**Schriftliche Aufgabe 1:**
Schreib aus der Auflistung die Zeilen von der Zeile mit „From the view shown, in which order do“ bis einschließlich der Zeile mit „5. the thicket at (82,63)“ ohne jede Änderung ab.

**Textabschnitt:**
+++++

Eine solche Umlaufbahn war unverzichtbar für den Erfolg von MGS aber  aus bahnmechanischen Gründen im alten Zeitplan nicht mehr zu erreichen.  Der Zeitplan wurde deshalb geändert. Eine sonnensynchrone 2 Uhr-Umlaufbahn konnte glücklicherweise nach eingehenden Berechnungen immer noch erreicht werden, allerdings nur sehr viel später als ursprünglich geplant.

Deshalb wurde diese Phase des nun langsameren Aerobraking nach 6 Monaten im Mai 1998 unterbrochen und eine Pause bis November 1998 eingelegt. In dieser Zeit wurden die wissenschaftlichen Instrumente alle eingeschaltet und mit der eigentlichen Arbeit begonnen. Während dieser Pause schwenkte die orbitale Bahn langsam in die für das weitere Bremsen notwendige Geometrie ein.

Ein Großteil der Bilder und anderen wissenschaftlichen Daten stammt aus dieser Zeit vom Sommer und Herbst 1998.

Ab November 1998 wurde die wissenschaftliche Arbeit von MGS wieder unterbrochen und die Periapsis für weitere 6 Monate auf unter 130 km Höhe gesenkt und damit mit der Bremsung durch die Marsatmosphäre fortgefahren. Die Höhe der Apoapsis verminderte sich dabei mit jedem Umlauf stückweise von über 50000 km auf schließlich nur noch 506 km.

Am 04. Februar 1999 wurde durch erneute Zündung des Haupttriebwerkes die Periapsis durch Veränderung des Geschwindigkeitsvektors um 61 m/s nun ebenfalls von 110 km auf eine Höhe von 381.5 km angehoben, das Raumschiff damit aus der Atmosphäre herausgehoben und die Phase des Aerobraking somit endgültig beendet.

Weitere Trimmmanöver waren notwendig, um das Feintuning der MGS Umlaufbahn weiter an die Erfordernisse der polaren,  sonnensynchronen 2 Uhr-Umlaufbahn anzupassen. Diese Feinmanöver dauerten bis Mitte März 1999, danach begann dann die endgültige Wissenschaftsphase der hochaufglösten Kartierung der KOMPLETTEN Marsoberfläche über ein volles Marsjahr (insgesamt 687 Erdtage) hinweg.

Ausserdem war MGS als Funkrelaisstation für die beiden Ende 1999 beim Mars eingetroffenen Sonden Mars Polar Lander, der am Mars-Südpol landen sollte, und des  Mars Climate Orbiters sowie für die 2003 gestarteten Mars Exploration Rover vorgesehen. In dieser Funktion beschleunigte der Orbiter die Kommunikation der Oberflächensonden mit der Erde erheblich, da er eine schnelle X-Band-Verbindung mit seiner Hauptantenne zur Erde aufbauen konnte, während die Lander mit dem Orbiter nur über energiesparendes UKW kommunizieren mussten.

+++++

**Schriftliche Aufgabe 2:**
Wodurch beschleunigte der Orbiter laut dem Textabschnitt über MGS die Kommunikation der Oberflächensonden mit der Erde? Antworte in ein bis drei Sätzen.

**Gespeicherte Datensätze:**
+++++

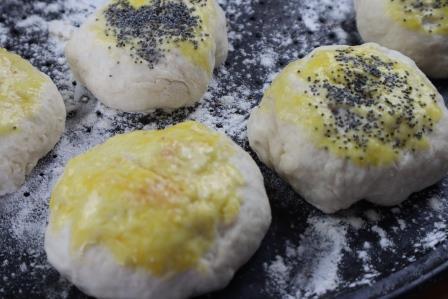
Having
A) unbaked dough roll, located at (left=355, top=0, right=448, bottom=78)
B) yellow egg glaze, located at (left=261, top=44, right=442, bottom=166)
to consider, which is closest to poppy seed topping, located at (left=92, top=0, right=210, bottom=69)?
yellow egg glaze, located at (left=261, top=44, right=442, bottom=166)

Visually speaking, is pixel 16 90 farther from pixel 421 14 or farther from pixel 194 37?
pixel 421 14

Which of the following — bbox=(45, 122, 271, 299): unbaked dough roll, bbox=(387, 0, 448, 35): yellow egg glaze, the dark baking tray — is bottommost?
the dark baking tray

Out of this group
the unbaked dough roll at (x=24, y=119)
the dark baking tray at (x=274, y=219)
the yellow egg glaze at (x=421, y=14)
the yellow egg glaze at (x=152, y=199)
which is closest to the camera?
the yellow egg glaze at (x=152, y=199)

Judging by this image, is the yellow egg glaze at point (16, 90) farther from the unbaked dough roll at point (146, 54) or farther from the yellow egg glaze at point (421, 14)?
the yellow egg glaze at point (421, 14)

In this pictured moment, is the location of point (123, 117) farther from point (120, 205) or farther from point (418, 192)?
point (418, 192)

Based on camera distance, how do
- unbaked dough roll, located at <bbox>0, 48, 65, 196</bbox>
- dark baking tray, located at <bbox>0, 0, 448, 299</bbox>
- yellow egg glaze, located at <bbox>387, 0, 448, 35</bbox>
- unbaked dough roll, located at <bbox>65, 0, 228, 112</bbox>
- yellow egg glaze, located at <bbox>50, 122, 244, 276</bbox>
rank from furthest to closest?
yellow egg glaze, located at <bbox>387, 0, 448, 35</bbox> → unbaked dough roll, located at <bbox>65, 0, 228, 112</bbox> → unbaked dough roll, located at <bbox>0, 48, 65, 196</bbox> → dark baking tray, located at <bbox>0, 0, 448, 299</bbox> → yellow egg glaze, located at <bbox>50, 122, 244, 276</bbox>

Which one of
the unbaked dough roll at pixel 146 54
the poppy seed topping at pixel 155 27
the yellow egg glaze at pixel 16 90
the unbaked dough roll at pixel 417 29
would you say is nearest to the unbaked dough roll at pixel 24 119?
the yellow egg glaze at pixel 16 90

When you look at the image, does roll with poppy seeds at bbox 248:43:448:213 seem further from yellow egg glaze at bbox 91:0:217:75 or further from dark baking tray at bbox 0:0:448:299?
yellow egg glaze at bbox 91:0:217:75
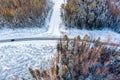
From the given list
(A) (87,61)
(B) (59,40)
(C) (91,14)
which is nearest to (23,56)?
(B) (59,40)

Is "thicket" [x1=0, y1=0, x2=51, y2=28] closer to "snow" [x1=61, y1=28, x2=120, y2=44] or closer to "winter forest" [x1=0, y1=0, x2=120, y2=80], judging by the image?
"winter forest" [x1=0, y1=0, x2=120, y2=80]

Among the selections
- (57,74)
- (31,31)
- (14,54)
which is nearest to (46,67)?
(57,74)

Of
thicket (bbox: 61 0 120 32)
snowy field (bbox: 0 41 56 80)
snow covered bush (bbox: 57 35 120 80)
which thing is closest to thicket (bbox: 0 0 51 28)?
thicket (bbox: 61 0 120 32)

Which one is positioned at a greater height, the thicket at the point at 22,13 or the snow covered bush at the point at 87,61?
the thicket at the point at 22,13

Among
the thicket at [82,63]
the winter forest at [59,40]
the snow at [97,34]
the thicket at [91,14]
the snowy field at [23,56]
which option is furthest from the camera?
the thicket at [91,14]

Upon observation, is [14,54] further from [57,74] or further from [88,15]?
[88,15]

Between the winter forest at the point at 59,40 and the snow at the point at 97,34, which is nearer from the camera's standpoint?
the winter forest at the point at 59,40

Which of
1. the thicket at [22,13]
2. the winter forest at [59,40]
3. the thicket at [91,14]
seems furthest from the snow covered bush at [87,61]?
the thicket at [22,13]

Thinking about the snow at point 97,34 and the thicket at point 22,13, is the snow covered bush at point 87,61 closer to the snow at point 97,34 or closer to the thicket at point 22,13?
the snow at point 97,34

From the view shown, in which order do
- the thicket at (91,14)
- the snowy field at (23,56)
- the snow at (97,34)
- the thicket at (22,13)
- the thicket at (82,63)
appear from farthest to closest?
1. the thicket at (22,13)
2. the thicket at (91,14)
3. the snow at (97,34)
4. the snowy field at (23,56)
5. the thicket at (82,63)
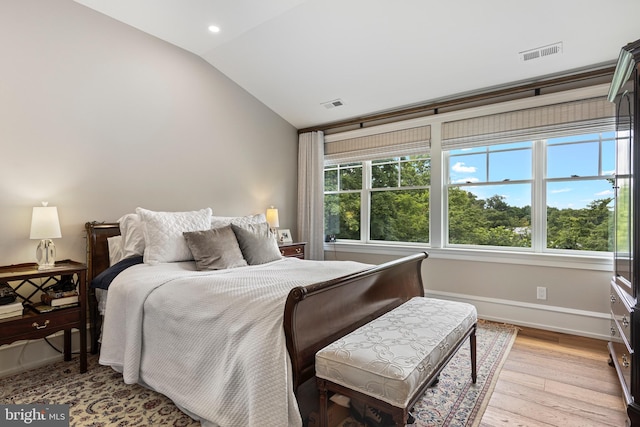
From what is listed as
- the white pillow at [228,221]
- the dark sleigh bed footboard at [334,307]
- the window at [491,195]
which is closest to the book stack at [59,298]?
the white pillow at [228,221]

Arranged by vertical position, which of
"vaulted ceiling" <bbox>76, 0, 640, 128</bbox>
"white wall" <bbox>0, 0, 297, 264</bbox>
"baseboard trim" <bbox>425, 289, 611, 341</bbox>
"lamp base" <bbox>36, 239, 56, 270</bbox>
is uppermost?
"vaulted ceiling" <bbox>76, 0, 640, 128</bbox>

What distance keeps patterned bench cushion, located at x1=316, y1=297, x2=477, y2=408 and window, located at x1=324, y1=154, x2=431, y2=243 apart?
2.41m

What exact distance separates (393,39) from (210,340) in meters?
2.88

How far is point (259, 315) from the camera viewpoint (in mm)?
1532

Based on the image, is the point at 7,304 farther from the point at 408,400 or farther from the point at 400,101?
the point at 400,101

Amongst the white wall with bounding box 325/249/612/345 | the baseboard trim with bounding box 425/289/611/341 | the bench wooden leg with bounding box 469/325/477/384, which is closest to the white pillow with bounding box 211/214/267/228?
the white wall with bounding box 325/249/612/345

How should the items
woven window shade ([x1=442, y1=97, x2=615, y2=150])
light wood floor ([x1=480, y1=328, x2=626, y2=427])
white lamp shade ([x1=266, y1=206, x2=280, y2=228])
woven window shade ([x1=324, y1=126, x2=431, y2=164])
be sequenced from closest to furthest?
light wood floor ([x1=480, y1=328, x2=626, y2=427]), woven window shade ([x1=442, y1=97, x2=615, y2=150]), woven window shade ([x1=324, y1=126, x2=431, y2=164]), white lamp shade ([x1=266, y1=206, x2=280, y2=228])

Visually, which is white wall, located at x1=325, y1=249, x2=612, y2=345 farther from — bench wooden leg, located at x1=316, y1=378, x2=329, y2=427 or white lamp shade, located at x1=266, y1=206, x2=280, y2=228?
bench wooden leg, located at x1=316, y1=378, x2=329, y2=427

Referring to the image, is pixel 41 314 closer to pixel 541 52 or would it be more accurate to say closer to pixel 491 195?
pixel 491 195

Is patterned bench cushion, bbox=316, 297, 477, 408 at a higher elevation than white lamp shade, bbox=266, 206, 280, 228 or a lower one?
lower

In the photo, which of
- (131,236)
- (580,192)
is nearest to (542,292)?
(580,192)

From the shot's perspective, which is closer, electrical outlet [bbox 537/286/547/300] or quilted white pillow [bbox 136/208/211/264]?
quilted white pillow [bbox 136/208/211/264]

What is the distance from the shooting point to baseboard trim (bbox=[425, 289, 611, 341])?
302cm

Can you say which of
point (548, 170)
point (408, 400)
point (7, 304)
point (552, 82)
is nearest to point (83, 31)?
point (7, 304)
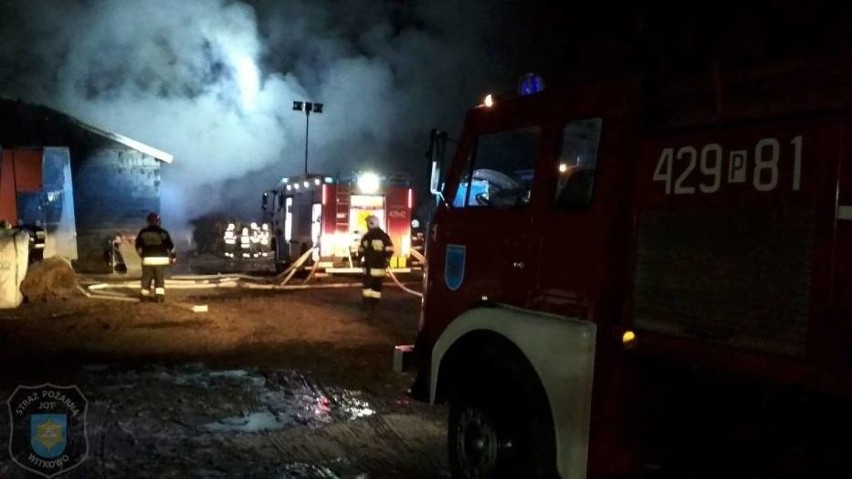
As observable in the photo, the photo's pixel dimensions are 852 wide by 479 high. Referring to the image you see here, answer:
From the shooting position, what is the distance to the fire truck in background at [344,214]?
708 inches

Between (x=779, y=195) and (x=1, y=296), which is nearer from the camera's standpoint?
(x=779, y=195)

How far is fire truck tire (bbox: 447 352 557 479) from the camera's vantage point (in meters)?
3.81

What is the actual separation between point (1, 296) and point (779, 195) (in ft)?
38.3

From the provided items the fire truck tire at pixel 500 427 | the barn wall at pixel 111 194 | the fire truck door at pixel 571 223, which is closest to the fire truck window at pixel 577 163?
the fire truck door at pixel 571 223

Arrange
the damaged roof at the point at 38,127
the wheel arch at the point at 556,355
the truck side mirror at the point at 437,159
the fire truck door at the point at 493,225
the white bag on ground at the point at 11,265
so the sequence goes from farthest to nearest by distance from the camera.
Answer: the damaged roof at the point at 38,127
the white bag on ground at the point at 11,265
the truck side mirror at the point at 437,159
the fire truck door at the point at 493,225
the wheel arch at the point at 556,355

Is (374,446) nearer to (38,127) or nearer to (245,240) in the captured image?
(38,127)

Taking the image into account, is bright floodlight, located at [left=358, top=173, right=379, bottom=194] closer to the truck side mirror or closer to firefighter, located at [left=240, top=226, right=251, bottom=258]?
firefighter, located at [left=240, top=226, right=251, bottom=258]

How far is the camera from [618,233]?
12.1 feet

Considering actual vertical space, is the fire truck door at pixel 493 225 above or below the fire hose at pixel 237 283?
above

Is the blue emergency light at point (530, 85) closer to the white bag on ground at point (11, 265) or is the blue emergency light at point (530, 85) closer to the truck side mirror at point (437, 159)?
the truck side mirror at point (437, 159)

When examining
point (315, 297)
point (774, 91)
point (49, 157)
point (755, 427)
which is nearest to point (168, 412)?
point (755, 427)

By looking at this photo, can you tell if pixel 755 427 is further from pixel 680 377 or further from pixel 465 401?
pixel 465 401

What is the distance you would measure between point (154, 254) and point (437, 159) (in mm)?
8460

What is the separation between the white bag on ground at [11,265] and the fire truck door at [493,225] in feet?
29.3
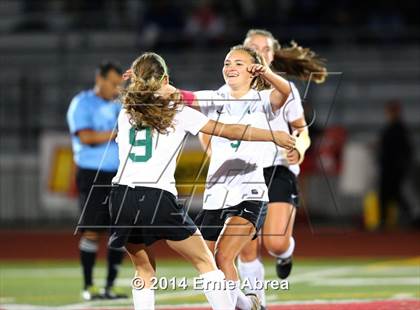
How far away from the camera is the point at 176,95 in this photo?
702 cm

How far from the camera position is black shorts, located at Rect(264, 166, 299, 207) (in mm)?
8562

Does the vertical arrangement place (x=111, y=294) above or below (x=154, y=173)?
below

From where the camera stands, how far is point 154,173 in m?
6.80

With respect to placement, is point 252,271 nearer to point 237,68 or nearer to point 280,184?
point 280,184

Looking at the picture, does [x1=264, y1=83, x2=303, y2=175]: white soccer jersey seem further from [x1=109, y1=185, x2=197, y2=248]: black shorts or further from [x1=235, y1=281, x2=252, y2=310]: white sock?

+++++

**Richtige Ausgabe 1:**
From the view shown, in which order do
- the thicket at (91,14)
- the snowy field at (23,56)
- the snow at (97,34)
- the thicket at (22,13)
- the thicket at (82,63)
appear from farthest to closest?
1. the thicket at (22,13)
2. the thicket at (91,14)
3. the snow at (97,34)
4. the snowy field at (23,56)
5. the thicket at (82,63)

**Richtige Ausgabe 2:**
Der Orbiter konnte mit seiner Hauptantenne eine schnelle X-Band-Verbindung zur Erde aufbauen. Die Lander mussten dagegen nur über energiesparendes UKW mit dem Orbiter kommunizieren.